Accounting for Withholding Tax on Dividends

I was on the SAICA committee that decided that Secondary Tax on Companies was an expense. There was a furious debate at the time as to whether the tax was, in substance, merely part of the normal tax payable by a company or whether it was a tax on the dividend of a company. If it were seen as a tax on dividends, which clearly it was, the charge should not have been an income statement charge but a direct hit to the statement of changes in equity. The accounting framework supported the latter treatment.

So why did our committee decide to treat this as an income statement charge? There were two reasons:

1. The government of the day explained the concept behind STC as an optional tax on profits. If a company wanted to plough back profit for growth, a lesser tax would be payable. If it wanted to pass profits onto its shareholders, a higher tax charge would apply.

2. The users of financial statements had a simple approach to the problem: it’s a tax and a tax is an expense.

In retrospect, I believe that we took the wrong decision. We should have stuck to accounting principles. All sorts of problems arose as a result of this decision, e.g. companies that restructured and paid dividends out of past profits were hit in the current year with a large tax charge, which had nothing to do with the current profitability of the company. I am a shareholder of two companies who postponed the declaration of their dividend thereby penalising their individual shareholders by the higher tax to avoid charging the STC to profits for the year – bonuses based on profits?

Well all of that is now history. Companies thatnow declare dividends are no longer liable for the tax. The tax is an expense of the shareholder and the company withholds the tax and pays it directly to Revenue. This does not apply, for example, where a shareholder is a company as the latter will withhold the tax when it on-pays the dividend to its shareholders, who are not companies. Beware of companies showing lovely growth rates in earnings this year – a large portion of such increase could be due to the change from STC to withholding tax.

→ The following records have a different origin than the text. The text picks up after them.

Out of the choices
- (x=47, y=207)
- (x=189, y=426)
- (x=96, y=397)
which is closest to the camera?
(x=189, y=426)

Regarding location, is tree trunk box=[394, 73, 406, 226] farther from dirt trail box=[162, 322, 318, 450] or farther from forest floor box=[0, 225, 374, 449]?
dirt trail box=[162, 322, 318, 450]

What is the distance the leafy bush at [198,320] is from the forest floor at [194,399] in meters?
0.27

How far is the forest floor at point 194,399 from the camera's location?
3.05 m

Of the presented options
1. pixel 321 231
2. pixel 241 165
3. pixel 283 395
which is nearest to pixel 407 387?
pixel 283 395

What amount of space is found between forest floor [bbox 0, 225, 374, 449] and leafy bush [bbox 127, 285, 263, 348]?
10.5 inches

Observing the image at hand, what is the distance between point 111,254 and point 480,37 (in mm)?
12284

I provide a free accounting service to a select number of investors on the JSE. An important measure is to establish whether or not the investor has earned beta (the market return). As we strive to generate alpha (a return over and above the market returns) we need to compare like with like. The JSE’s published dividend yields are, quite correctly, arrived at before deducting tax on dividends. This makes sense as not all shareholders are subject to this tax. Shareholders should, therefore, account for tax on dividends as an expense of earning those dividends and not net the tax against the dividends. Netting in accounting is taboo. So one would expect the Johannesburg Stock Exchange to publish dividends declared per share for each company gross of withholding tax. Agree? They actually publish dividends declared per share net of withholding tax despite that fact that the company declares the gross dividend and not all dividends are subject to withholding tax!

I suppose I should not criticise as we, in my opinion, got the accounting treatment of STC wrong.